Get in their face. My daughter uses her phone mostly for texting her friends. I am constantly asking her what the convos are about, then checking them for myself. The phone sleeps in my husband and I’s bedroom. I know her passwords. (I was against her having a passcode at first, but I have come to realize that teens have an awful habit of grabbing each other’s phones to use. It’s weird to someone who is 45 years old, but normal for this generation. It’s a strange habit.)
Don’t bury your head in the sand. I had a Mom friend tell me once – “I just don’t understand it so I can’t really say no”. To hell you can’t! Learn about these apps. Learn about their algorithms and how they target kids. Share with them how TikTok in the US is completely different that TikTok in China and discuss it. If you are in a community of families that are on these social media apps, you need to be aware of how they work, period.
$1000 for no social media.
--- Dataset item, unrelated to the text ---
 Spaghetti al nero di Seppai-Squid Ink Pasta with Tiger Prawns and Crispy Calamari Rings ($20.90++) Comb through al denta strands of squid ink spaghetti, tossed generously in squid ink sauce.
I have pledged to hand each of my children $1000 cash upon high school graduation if they stay off TikTok, Instagram, and Snapchat. (Facebook is for ‘old people’ according to them – so I didn’t even bother including it.) I got this inspiration from a Mom who did something similar – she paid her son $1800 for 6 years of no social media. I think that if no social media for your kids is as important to you as it is to me, I need to put my money where my mouth is. I am squirreling away a little bit each month so I can be ready in 2027 (and 2029).
Who Is Parenting Your Children?
If you have read this far, you are either cheering me on or calling me a controlling freak. I get it. But I will ask you this one question – if we don’t parent our kids, who will? And your child isn’t the only one without Snapchat. There are plenty of teens that are even opting for flip phones so as to curb their time on social media. If their face is buried in a device, they are missing out on real life.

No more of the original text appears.